Fernandez Gomez Jesus M, Garcia Rodriguez Jorge
Servicio de Urología. Hospital Universitario Central de Asturias. Universidad de Oviedo. Oviedo. Asturias. España.
Arch Esp Urol. 2014 Jun;67(5):409-18.
To review the pathological criteria used to select patients for active surveillance, the optimization of biopsies and the role of confirmatory biopsy and of the transperineal approach.
A bibliographic revision of the last years about active surveillance in prostate cancer as well as prostate biopsy, optimal rebiopsy protocols and transperineal approach has been carried out.
Misclassification of insignificant disease based on pathological criteria of the first standard biopsy range from 20% to 30% of men. It is likely that many patients who ultimately progress on active surveillance had at the time of diagnosis more advanced disease that was missed by transrectal ultrasound (TRUS) biopsy. This is the main cause of progression on initial follow-up biopsy within 1 year of starting active surveillance. Although the role of immediate prostate rebiopsy after the diagnosis of low-risk prostate cancer and has not been well described, repeat biopsy before the initiation of AS performed shortly after diagnosis (6 months) identifies most patients who harbor high grade or more extensive cancers that may not be appropriate for a surveillance strategy.

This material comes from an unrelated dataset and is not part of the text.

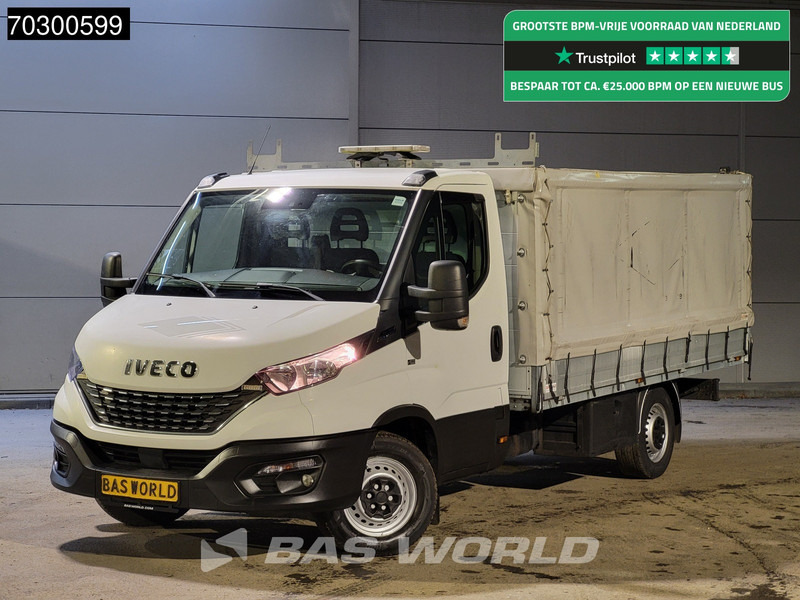 Iveco Daily 35S16 Automaat Open Laadbaak 3,5t Trekhaak ACC Airco Camera Euro6 Pritsche Pickup Open Box Airco Trekhaak - Flatbed van: picture 1 Iveco Daily 35S16 Automaat Open Laadbaak 3,5t Trekhaak ACC Airco Camera Euro6 Pritsche Pickup Open Box Airco Trekhaak - Flatbed van: picture 1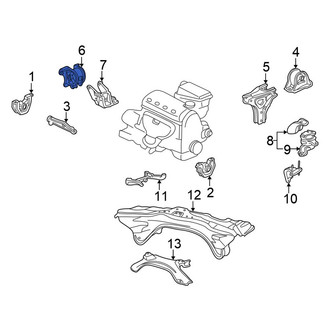 Honda OE - Automatic Transmission Mount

PSA, PSAD, and number of cores at initial diagnosis are not helpful in predicting misclassification of AS eligibility. The role of MRI for AS remains unclear and the technique of MRI/US fusion biopsy still lacks consensus on a standardized procedure. Patients considering active surveillance should undergo immediate confirmatory biopsy within 6 months to decrease the risk of substantially underestimating cancer size and grade, even in patients with strict criteria in the initial biopsy and subsequently, to better assess the risk of progression. In this way, most protocols of AS recommend performing volume-based biopsies in the confirmatory procedure. Perhaps, an extensive transperineal template-guided mapping biopsy (TTMB) procedure could more accurately identify those men with occult significant disease. Due to confirmatory biopsy identifies a patient group that is unlikely to progress during the first 5 to 10 years of AS the need of intensive biopsy schedule during follow-up of patients undergoing active surveillance might be reduced.
回顾用于选择主动监测患者的病理标准、活检的优化以及确诊活检和经会阴途径的作用。
对过去几年关于前列腺癌主动监测以及前列腺活检、最佳重复活检方案和经会阴途径进行了文献复习。
根据首次标准活检的病理标准,对无意义疾病的错误分类在20%至30%的男性中存在。很可能许多最终在主动监测中进展的患者在诊断时就有更晚期的疾病,而经直肠超声(TRUS)活检未能检测到。这是在开始主动监测后1年内首次随访活检时疾病进展的主要原因。尽管低风险前列腺癌诊断后立即进行前列腺重复活检的作用尚未得到充分描述,但在诊断后不久(6个月)开始主动监测之前进行重复活检可识别出大多数患有高级别或更广泛癌症的患者,这些患者可能不适合监测策略。
PSA、PSAD和初始诊断时的活检芯数无助于预测主动监测资格的错误分类。MRI在主动监测中的作用仍不明确,MRI/US融合活检技术在标准化程序上仍缺乏共识。考虑主动监测的患者应在6个月内立即进行确诊活检,以降低严重低估癌症大小和分级的风险,即使是初始活检符合严格标准的患者,随后更好地评估进展风险。通过这种方式,大多数主动监测方案建议在确诊程序中进行基于体积的活检。也许,广泛的经会阴模板引导下的图谱活检(TTMB)程序可以更准确地识别那些患有隐匿性重大疾病的男性。由于确诊活检可识别出一组在主动监测的前5至10年不太可能进展的患者,因此可能会减少对接受主动监测患者随访期间密集活检计划的需求。